La noria y el interés
Es igual la hora del día o de la noche: enciendes la televisión y sólo hay gente gritando. Además, y esto es lo más curioso, siempre es la misma gente, siempre la misma gente gritando. Son treinta o cuarenta individuos, más o menos, los que rotan día y noche, acaparando centenares de horas de televisión. Realmente nunca hablan de nada. Hace años que sus gritos ya no tienen relación con ningún tema concreto, por miserable que este sea. Ahora se dicen cosas (te vas a enterar, te pongo una demanda, no sabes lo que te espera) sin que medie un resorte antecedente. En ese sentido, sus discusiones son telúricas, geológicas, intestinales: decenas, cientos, miles de horas de discusión sustentadas sobre agravios cuyo origen ya nadie recuerda, como esos odios irreconciliables entre vecinos colindantes, odios que se pierden en la noche de los tiempos.

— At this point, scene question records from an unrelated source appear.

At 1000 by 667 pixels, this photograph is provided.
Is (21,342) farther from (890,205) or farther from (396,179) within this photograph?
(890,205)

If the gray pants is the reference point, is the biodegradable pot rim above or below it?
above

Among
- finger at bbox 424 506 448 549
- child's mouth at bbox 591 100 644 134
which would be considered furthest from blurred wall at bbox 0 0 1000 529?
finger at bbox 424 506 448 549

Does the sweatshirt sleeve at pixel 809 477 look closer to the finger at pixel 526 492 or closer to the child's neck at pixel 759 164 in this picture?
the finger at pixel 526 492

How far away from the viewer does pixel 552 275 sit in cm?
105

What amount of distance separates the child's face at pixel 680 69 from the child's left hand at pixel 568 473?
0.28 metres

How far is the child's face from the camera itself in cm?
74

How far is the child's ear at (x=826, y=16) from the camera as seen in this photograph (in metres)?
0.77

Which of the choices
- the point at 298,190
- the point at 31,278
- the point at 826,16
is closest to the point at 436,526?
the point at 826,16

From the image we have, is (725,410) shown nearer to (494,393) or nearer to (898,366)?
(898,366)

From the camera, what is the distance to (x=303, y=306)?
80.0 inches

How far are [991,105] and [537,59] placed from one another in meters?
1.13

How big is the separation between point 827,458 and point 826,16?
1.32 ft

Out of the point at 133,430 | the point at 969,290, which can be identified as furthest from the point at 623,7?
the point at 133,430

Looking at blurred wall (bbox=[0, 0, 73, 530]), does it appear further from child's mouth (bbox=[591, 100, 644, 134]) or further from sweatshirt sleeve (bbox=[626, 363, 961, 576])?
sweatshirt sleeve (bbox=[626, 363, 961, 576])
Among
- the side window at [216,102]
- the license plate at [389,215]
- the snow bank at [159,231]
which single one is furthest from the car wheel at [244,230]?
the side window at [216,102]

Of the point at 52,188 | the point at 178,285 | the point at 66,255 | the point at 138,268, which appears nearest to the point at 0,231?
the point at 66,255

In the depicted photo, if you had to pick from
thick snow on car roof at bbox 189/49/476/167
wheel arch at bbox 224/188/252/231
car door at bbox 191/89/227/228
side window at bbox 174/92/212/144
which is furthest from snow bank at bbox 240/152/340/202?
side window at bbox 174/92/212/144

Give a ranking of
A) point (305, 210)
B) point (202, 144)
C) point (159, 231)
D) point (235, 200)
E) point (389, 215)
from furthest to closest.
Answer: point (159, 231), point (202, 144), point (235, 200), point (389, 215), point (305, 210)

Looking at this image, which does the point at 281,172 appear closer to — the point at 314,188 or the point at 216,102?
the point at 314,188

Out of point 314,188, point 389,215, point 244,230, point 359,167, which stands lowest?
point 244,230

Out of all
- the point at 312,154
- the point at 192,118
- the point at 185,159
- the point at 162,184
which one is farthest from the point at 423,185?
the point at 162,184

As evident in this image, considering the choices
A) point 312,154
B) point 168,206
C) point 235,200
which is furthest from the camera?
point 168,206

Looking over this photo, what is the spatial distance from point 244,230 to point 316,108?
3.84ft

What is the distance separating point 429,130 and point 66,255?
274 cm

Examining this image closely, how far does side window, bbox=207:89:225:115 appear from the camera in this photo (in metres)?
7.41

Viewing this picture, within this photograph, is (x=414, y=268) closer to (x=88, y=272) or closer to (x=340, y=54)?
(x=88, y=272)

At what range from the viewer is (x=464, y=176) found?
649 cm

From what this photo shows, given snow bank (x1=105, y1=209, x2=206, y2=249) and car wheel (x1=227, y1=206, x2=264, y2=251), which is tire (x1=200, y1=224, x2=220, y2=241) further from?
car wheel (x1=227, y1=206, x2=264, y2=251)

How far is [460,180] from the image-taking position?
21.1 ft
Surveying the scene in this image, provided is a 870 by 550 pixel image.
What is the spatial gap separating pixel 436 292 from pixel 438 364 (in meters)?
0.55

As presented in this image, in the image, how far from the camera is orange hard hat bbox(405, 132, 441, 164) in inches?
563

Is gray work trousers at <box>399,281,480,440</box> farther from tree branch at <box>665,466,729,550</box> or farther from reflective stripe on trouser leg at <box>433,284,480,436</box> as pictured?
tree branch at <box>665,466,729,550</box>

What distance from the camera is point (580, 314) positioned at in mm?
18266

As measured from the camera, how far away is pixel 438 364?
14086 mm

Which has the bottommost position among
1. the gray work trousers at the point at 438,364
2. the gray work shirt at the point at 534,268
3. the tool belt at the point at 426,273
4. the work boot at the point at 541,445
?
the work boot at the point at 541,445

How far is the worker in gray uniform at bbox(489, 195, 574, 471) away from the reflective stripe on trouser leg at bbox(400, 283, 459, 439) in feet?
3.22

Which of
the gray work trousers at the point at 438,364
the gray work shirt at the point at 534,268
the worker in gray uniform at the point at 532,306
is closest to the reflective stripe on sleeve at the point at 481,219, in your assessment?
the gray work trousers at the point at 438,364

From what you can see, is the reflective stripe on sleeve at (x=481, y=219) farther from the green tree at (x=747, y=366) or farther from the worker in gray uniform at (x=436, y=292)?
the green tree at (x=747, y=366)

Recientemente, uno de esos programas, el que dirige Jordi González, ha padecido el boicot de los anunciantes por haber entrevistado a la madre de un encubridor en un caso de asesinato. Sentó mal al programa esa comercial estampida y aireó el efectista argumento de la libertad de expresión. Pero no es la libertad de expresión lo que estaba allá en juego. Jordi González puede entrevistar, dinero mediante, a la madre de un carterista, al sobrino de un violador o al primo segundo de un asesino en serie. Y la ciudadanía tiene igual derecho a mostrar su disconformidad y a condicionar, por tanto, el gasto de los anunciantes. La decisión de las empresas de no aparecer en el programa ha sido interesada. Seguro que no hay en ella ni moral ni honestidad. Pero la desaprobación social ha sido tan contundente que provoca una mutación en el interés económico: cuando uno concluye que pierde más poniendo su anuncio en ese circo que ahorrándose el dinero, lo conveniente es largarse con la música a otra parte.
No, no es mérito de los anunciantes, pero sí de las personas que han forzado su deserción. Y esto no es sino otra forma de configurar una curva de oferta y de demanda. Seguirá habiendo millones de personas consumiendo la deyección moral de ciertos programas televisivos, pero otros tantos millones pelearán en sentido contrario. La decisión de la televisión cuestionada será una decisión de mercado y, como todas las decisiones de mercado, no vendrá dictada por el altruismo, sino por el cruce entre la oferta y la demanda, en este caso, entre la gente que aplaudiría la continuación de un programa tan miserable y la gente que aplaudiría su cierre.
Siempre habrá gente gritando en la tele por razones inconcretas, del mismo modo que siempre habrá gente contando sus miserias procesales a cambio de un puñado de euros, pero a partir de ahora, y esto sí que es un triunfo de las redes sociales, las cadenas medirán con cuidado, además de la audiencia, la audiencia en negativo de la gente que protesta.